[Problem to work on] Please reproduce the line containing "United States, site archbold_FL-02." and every line after it in the records below, exactly and with nothing else.

_ _ _ _

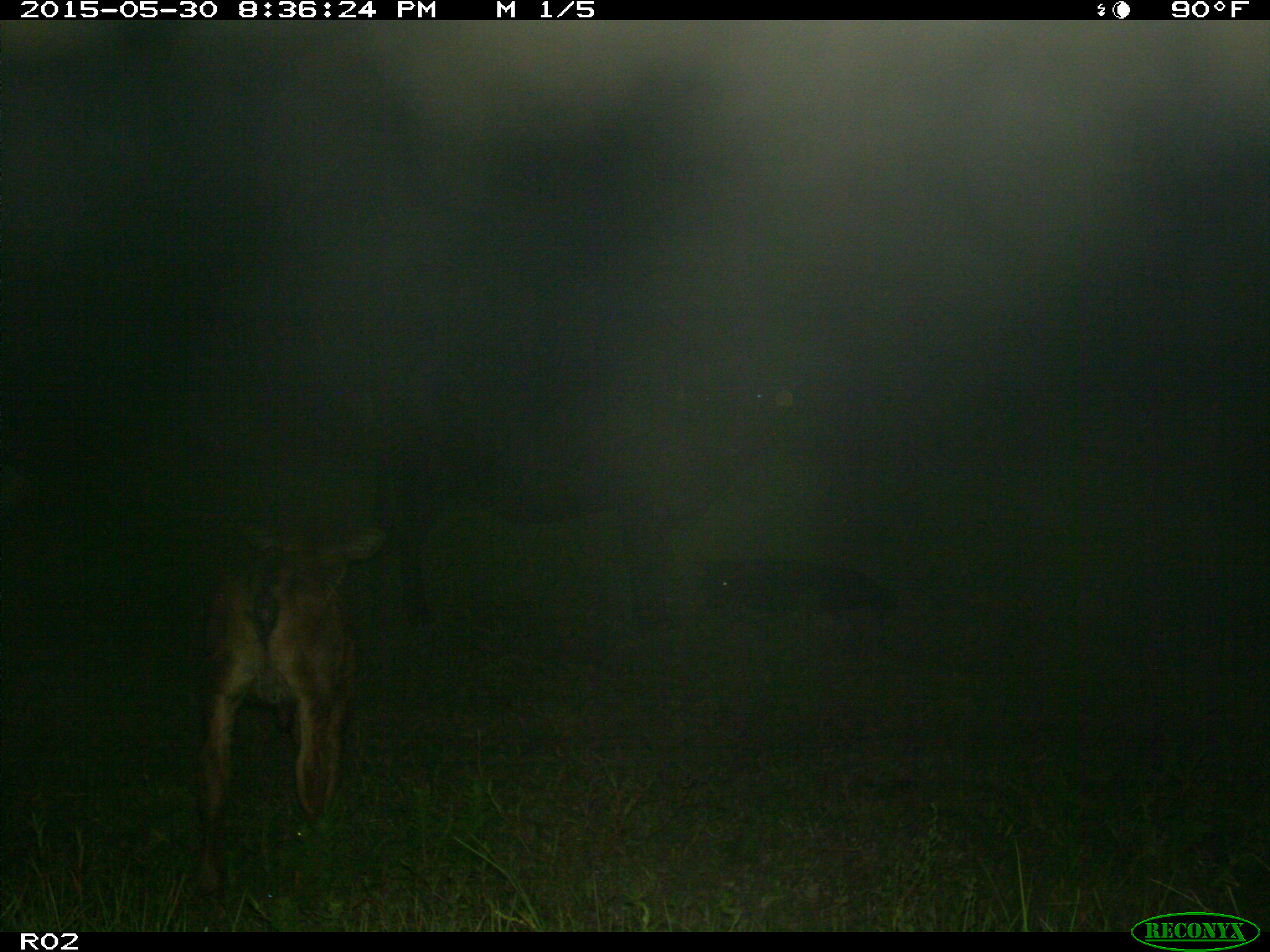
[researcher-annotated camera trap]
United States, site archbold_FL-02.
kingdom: Animalia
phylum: Chordata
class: Mammalia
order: Artiodactyla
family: Bovidae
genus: Bos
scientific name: Bos taurus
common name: domestic cow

_ _ _ _

[Response box]
United States, site archbold_FL-02.
kingdom: Animalia
phylum: Chordata
class: Mammalia
order: Artiodactyla
family: Bovidae
genus: Bos
scientific name: Bos taurus
common name: domestic cow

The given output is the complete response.